I’m going to go out on a limb and assume that everyone does a regular disaster recovery test. You DO have a disaster recovery plan, don’t you? What happens if a comet hits your data center? Or a terrorist attack. Or the power grid goes offline and you run out of fuel for the generators. How do you recover that? If you don’t, you have some catching up to do.

One of the phrases that dovetails nicely into disaster recovery is business continuity. As technology people, we tend to think about how we get the systems back online in case of a failure. But what about the business itself?

The company I work for is owned by a bank, so we don’t talk about disaster recovery and business continuity as individual constructs. We talk about disaster recovery and business continuity as a single entity. And our parent company takes it very seriously. A couple of years ago, we had hundreds of employees in New York and New Jersey who were impacted by Hurricane Sandy. Basically, all of our people based in and around New York City were out of commission.

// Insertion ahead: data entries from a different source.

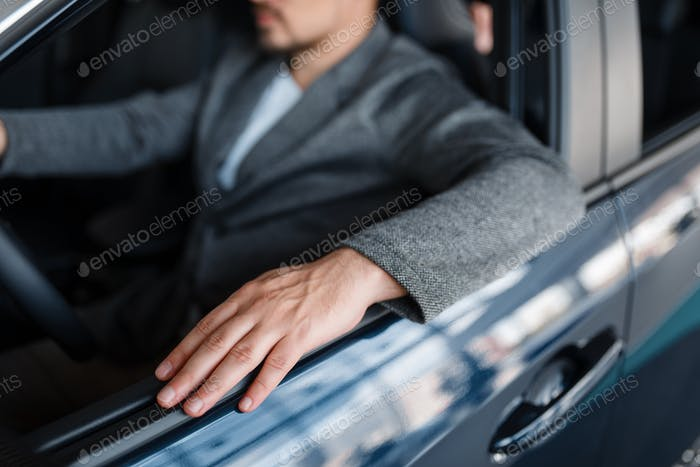 Male person sitting in new car, showroom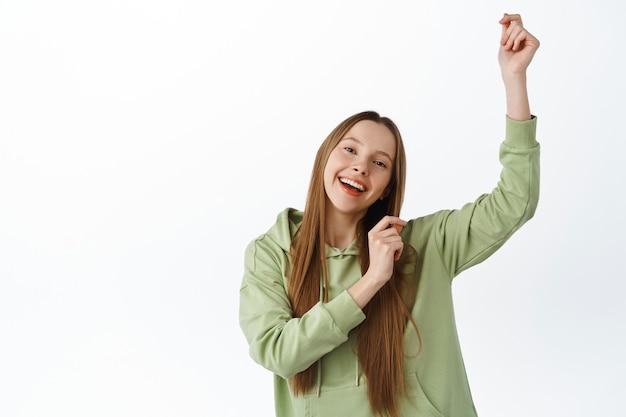 Positive junge frau tanzt und hat spaß, trägt einen lässigen hoodie, feiert mit tanz, lächelt fröhlich, weiße wand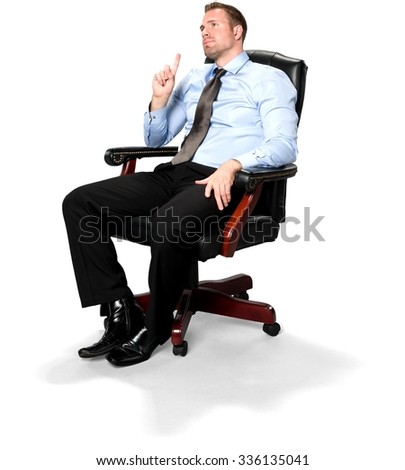 Serious Caucasian young man with short medium brown hair in business formal outfit sitting in chair with hands on thighs - Isola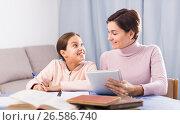 Купить «Mother and daughter doing school homework», фото № 26586740, снято 26 марта 2019 г. (c) Яков Филимонов / Фотобанк Лори
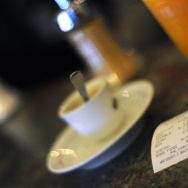 A till receipt is displayed on a bar on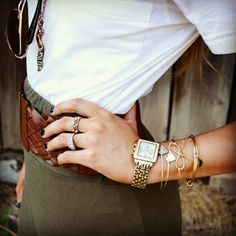 Gold watch and bracelets with white shirt and olive pencil skirt, and thick brown belt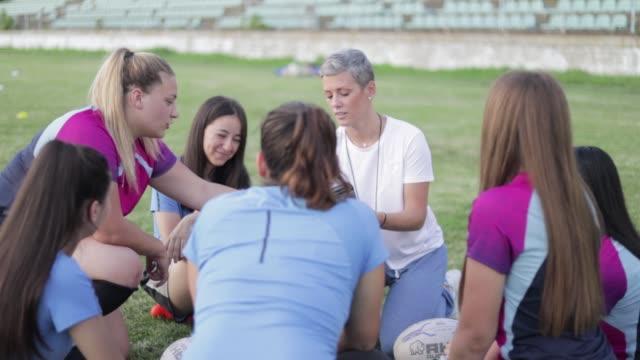 vídeos de stock e filmes b-roll de student's rugby team making play plans with coach - râguebi desporto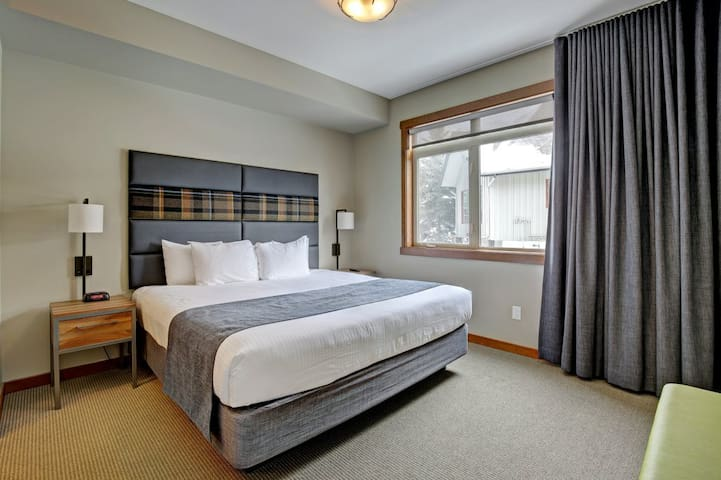 Deluxe bedroom #1 with a king bed and an en suite bathroom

Our clients never knew it. Do you know why? It’s because we had business continuity plans. The two primary data centers  weren’t impacted because they’re in the midwest. But our people were. By leveraging our people in western Pennsylvania as well as a multitude of offshore resources, the only thing clients saw was that different team members were responding to their service requests as different times of the day. Tedious planning really paid off.

Every year, we do our regular “India out” exercise. This is in addition to regular technology DR tests. We simulate a situation where all of our offshore teams become unavailable. And we do this with our US-based teams filling in the gaps. It demonstrates to our auditors, our clients, and to ourselves, that we’re ready in case a crisis would hit. About a year ago, we had to implement those contingencies during a period of civil unrest that threatened to shut down our offices just outside of Mumbai. These “India out” exercises are what I refer to as a “scheduled bad day.” They really suck. Parts of our US teams work hours where we should be sleeping. It always confuses clients when they see me answering an email at 4AM. When I explain that we’re doing a business continuity test, they always appreciate it.

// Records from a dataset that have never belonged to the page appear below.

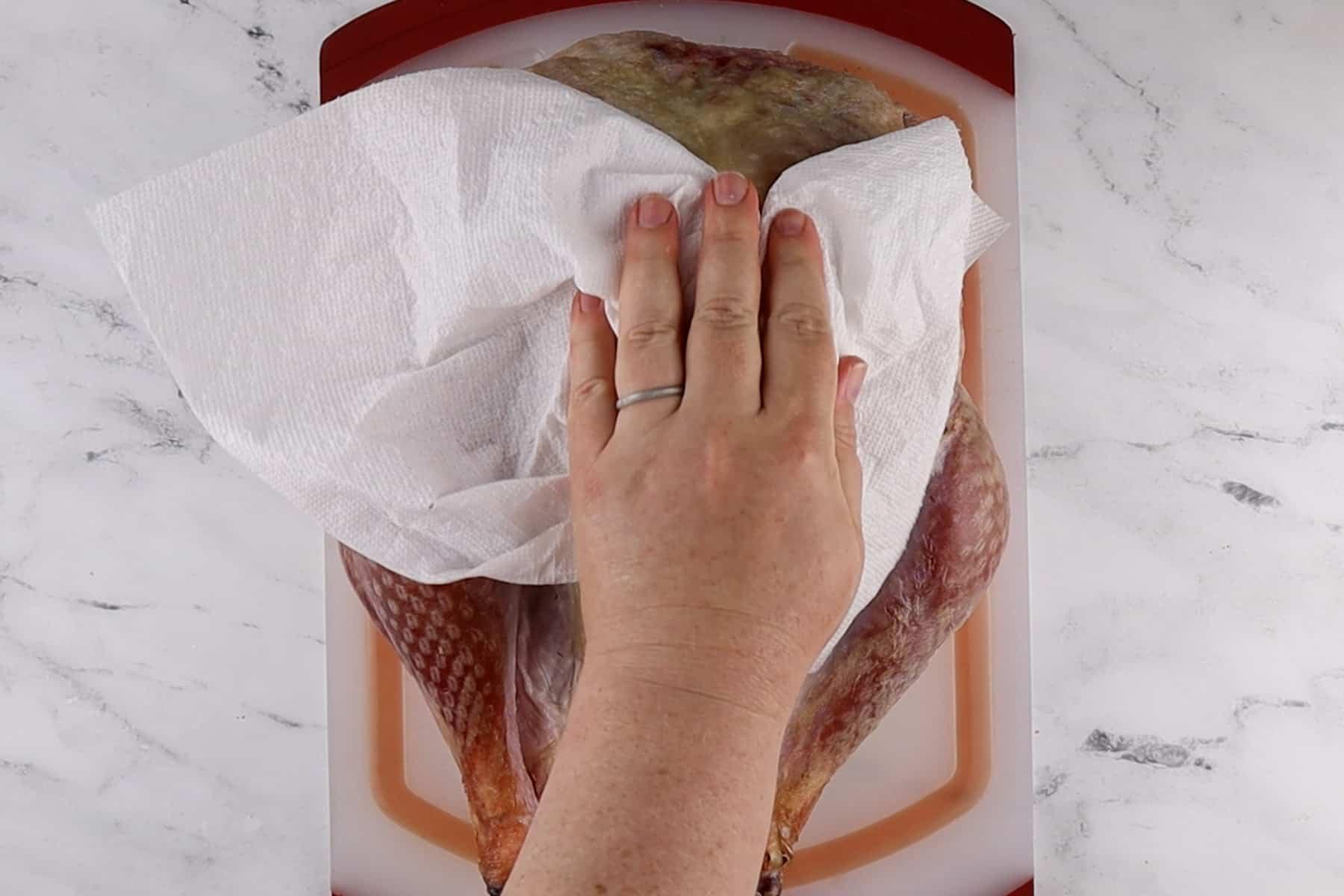 patting the turkey dry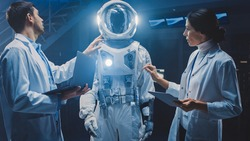 Diverse Team of Aerospace Engineers Design New Space Suit Adapted for Galaxy Exploration and Travel. Group of Scientists Wearing White Coats have Discussion, Use Computers. Constructing Astronaut Suit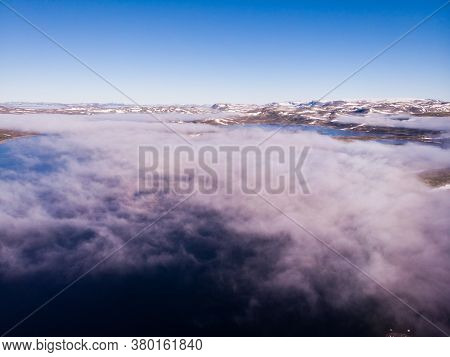 Aerial View. Hardangervidda Mountain Plateau, Norway Landscape. Morning Time, Clouds Over Lake Water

What gets me is when we do a disaster recovery and business continuity test at the same time. Occasionally during a DR test, they’ll throw us for a loop by saying we can’t use offshore resources. Or they’ll occasionally say that we can only use offshore resources. Or people in a given facility should be assumed offline. The worst is when they tell us that certain tools, such as our ITSM, email, or IM tools are unavailable during the test.

We train for crazy things. They’re inconvenient. There are always lessons learned. We hope they are things we never have to do in an actual disaster. But then again, nobody thought Hurricane Sandy would happen, either.